悔しい、悔しい、悔しい……
 真っ暗な公園のベンチに座って、千歳はごしごしと目元をこすった。

 猫又やわらしに信じてもらえなかった自分が悔しいし、凌真に馬鹿にされた自分も悔しいし、あの店を飛び出しても目の前の公園しか行き場所のない自分も悔しい。

「もう……やだ……」

 結局、誠也に浮気されて部屋を飛び出した日から、自分は何も成長していないのだ。

 ぼんやりと空を見上げたら、あの夜と同じ月が出ていた。満月より少しだけ欠けた白い月……あの月を見てから、千歳は人間ではないものが見えるようになってしまったのだ。

「大丈夫ですか? 千歳さん」

 はっと顔を上げると、目の前にガマが立っていた。青白い公園の街灯に照らされ、ガマの顔は妖しいほど美しい。

「ガマさん……どこへ行ってたんですか?」

 ガマが薄く微笑んで、千歳に手を差し伸べる。千歳は戸惑いながらも、その手に自分の手を重ねる。

「ガマさんは、悪いあやかしじゃないですよね?」
「はい。もちろんです」

 ガマが力を込めて、千歳の手を引っ張った。そして立ち上がった千歳の髪を、長い指で梳くように撫でる。そのしぐさはとてもやさしく、心地よい。

「それなのに……みんな私のこと、信じてくれなくて……」
「かわいそうに……ぼくのせいでごめんなさい」

 千歳は首を横に振る。

「謝らないでください。ガマさんは悪くないです」
「ああ、あなたはなんてやさしい人なんだ。千歳」

 そう言うとガマは、契約書を取り出した。さっき店にあったものがオーナー用で、こちらは入居者が保管するものだ。

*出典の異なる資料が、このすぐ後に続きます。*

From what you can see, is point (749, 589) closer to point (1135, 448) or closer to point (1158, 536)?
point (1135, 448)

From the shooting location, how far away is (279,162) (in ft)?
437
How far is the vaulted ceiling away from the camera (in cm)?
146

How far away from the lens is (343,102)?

「ぼくはあなたと契約した。ぼくはあなたをずっと守ります」
「ガマさん……」

 戸惑う千歳の体を、そっとガマが抱き寄せた。頭がぼうっとして、体がふわふわする。

「もう離しませんよ。あなたのことは」

 千歳はなんだか気持ちよくなって、目を閉じる。体中の力が抜けて、どこかへ吸い込まれていくようだ。